Can you retype only the lines from the one with "From the items listed as" through the final line of the material, exactly as given?

═══ Task input

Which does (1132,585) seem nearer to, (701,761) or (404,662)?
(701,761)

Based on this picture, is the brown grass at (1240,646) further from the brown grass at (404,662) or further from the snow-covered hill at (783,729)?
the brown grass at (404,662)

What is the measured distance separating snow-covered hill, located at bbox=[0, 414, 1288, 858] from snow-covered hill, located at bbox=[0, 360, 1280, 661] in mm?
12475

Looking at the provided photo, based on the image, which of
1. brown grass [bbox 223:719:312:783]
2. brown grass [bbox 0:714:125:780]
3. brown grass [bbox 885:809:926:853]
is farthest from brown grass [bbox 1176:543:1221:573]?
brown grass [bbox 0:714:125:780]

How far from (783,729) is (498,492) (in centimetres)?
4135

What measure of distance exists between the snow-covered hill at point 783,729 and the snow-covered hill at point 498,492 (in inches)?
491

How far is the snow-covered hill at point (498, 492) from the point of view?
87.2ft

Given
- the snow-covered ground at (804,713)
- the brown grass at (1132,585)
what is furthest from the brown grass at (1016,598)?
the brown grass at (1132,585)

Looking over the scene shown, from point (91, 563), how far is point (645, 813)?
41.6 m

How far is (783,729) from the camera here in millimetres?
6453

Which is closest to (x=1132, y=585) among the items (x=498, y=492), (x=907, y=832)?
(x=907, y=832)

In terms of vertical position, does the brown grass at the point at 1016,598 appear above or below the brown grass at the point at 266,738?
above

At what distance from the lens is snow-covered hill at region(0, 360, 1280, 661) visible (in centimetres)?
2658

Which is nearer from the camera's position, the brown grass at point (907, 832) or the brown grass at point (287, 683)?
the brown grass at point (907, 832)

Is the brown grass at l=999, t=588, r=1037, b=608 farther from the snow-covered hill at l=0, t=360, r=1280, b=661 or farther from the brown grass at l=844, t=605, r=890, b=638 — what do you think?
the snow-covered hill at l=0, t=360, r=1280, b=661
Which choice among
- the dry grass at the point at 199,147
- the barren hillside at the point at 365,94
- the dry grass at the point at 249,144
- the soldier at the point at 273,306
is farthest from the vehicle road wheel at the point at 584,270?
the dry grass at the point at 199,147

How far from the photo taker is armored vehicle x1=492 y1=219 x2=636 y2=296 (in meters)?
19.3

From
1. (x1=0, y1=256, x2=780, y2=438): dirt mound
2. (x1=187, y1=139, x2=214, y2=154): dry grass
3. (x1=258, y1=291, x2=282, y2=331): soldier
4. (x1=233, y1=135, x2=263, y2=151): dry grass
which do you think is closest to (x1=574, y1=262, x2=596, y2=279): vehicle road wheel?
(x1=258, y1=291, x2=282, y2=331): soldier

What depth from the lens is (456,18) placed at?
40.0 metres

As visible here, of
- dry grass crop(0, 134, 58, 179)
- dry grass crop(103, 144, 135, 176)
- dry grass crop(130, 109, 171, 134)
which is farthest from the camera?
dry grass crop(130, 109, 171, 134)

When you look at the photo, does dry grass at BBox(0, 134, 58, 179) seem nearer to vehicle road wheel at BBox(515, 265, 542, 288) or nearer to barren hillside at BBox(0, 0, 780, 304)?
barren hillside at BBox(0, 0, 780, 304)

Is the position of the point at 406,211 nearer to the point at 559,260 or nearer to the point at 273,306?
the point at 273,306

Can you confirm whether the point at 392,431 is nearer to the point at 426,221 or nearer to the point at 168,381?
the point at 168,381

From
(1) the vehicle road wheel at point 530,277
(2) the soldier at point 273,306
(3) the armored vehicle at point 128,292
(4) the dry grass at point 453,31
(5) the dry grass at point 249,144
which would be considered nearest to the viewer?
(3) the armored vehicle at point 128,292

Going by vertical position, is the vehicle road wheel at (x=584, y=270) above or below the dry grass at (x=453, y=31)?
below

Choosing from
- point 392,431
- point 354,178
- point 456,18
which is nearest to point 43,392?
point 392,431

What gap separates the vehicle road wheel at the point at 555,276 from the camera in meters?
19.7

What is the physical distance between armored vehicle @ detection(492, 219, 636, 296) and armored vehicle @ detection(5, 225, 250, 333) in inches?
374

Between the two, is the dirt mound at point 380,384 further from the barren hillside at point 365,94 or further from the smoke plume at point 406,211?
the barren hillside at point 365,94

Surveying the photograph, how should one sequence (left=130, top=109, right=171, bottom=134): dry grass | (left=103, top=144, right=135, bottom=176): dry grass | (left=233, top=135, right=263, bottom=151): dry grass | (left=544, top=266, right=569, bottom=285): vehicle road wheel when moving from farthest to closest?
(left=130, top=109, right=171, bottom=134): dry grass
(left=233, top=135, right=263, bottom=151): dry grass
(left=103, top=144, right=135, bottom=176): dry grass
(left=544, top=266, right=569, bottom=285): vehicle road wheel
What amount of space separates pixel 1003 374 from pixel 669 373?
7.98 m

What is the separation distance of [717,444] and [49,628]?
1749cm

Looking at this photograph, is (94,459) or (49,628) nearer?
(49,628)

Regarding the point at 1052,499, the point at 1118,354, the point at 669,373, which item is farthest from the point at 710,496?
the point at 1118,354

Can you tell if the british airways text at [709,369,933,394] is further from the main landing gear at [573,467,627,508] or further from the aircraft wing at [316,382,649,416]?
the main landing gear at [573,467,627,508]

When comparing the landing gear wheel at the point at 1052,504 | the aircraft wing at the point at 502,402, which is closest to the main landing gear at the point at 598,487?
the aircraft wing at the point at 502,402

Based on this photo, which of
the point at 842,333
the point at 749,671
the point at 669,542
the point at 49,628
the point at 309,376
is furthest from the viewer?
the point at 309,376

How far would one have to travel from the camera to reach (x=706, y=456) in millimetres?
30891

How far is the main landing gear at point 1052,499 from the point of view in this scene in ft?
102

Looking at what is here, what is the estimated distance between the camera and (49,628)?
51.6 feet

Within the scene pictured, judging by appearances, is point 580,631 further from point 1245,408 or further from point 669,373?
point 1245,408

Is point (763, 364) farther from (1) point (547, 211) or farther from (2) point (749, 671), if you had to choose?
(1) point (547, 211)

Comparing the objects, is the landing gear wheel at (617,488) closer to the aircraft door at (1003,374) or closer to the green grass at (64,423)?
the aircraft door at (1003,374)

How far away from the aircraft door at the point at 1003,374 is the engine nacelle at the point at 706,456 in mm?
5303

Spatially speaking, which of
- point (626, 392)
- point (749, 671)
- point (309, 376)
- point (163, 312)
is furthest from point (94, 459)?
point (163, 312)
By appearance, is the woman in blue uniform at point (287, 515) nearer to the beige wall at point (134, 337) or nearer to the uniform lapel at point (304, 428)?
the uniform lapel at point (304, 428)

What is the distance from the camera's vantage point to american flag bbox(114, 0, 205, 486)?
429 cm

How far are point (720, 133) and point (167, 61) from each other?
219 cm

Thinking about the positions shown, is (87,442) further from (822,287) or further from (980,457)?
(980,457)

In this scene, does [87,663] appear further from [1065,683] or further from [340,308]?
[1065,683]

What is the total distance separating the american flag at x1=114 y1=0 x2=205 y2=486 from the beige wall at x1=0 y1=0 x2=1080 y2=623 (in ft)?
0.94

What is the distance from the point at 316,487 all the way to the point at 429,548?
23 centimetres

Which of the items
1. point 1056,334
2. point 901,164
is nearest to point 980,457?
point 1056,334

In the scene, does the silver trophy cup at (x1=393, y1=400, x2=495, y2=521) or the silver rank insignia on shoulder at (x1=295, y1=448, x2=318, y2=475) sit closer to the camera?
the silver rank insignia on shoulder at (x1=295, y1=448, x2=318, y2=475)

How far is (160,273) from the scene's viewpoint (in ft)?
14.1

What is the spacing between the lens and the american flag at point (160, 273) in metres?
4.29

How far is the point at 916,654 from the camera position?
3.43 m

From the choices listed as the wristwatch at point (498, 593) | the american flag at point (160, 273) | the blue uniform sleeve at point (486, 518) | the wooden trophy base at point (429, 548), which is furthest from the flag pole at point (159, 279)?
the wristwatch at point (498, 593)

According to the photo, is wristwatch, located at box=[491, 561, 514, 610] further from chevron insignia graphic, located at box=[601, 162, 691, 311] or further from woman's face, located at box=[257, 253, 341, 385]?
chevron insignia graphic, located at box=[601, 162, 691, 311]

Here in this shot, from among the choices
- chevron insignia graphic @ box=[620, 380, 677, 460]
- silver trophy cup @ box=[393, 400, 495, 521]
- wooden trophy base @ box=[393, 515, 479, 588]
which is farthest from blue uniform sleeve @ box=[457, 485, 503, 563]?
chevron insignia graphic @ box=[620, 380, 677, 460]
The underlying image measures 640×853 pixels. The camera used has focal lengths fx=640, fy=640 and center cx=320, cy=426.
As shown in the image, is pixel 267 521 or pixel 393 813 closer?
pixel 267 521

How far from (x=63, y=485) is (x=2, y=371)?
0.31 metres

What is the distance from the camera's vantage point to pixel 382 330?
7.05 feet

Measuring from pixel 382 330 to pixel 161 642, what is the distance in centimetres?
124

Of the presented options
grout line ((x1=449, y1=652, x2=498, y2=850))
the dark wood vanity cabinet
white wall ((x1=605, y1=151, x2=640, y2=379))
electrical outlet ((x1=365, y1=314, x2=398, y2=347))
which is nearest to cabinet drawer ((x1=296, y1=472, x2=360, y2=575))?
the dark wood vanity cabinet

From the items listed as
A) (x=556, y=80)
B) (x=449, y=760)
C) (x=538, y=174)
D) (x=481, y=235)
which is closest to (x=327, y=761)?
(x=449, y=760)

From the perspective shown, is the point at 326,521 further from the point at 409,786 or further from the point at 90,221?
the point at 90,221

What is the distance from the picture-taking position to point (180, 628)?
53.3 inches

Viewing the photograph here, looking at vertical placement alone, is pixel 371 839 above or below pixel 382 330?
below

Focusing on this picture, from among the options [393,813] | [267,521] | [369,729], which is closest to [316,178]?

══════

## In response
From the items listed as
A) (x=556, y=80)
B) (x=449, y=760)
C) (x=538, y=174)
D) (x=481, y=235)
which is closest to (x=327, y=761)?
(x=449, y=760)

From the perspective shown, is the point at 326,521 further from the point at 409,786 or further from the point at 90,221?
the point at 90,221

What is the distance from the picture-taking position to point (180, 628)?
53.3 inches

Viewing the photograph here, looking at vertical placement alone, is pixel 371 839 above or below pixel 382 330?
below

Focusing on this picture, from among the options [393,813] | [267,521] | [369,729], which is closest to [316,178]?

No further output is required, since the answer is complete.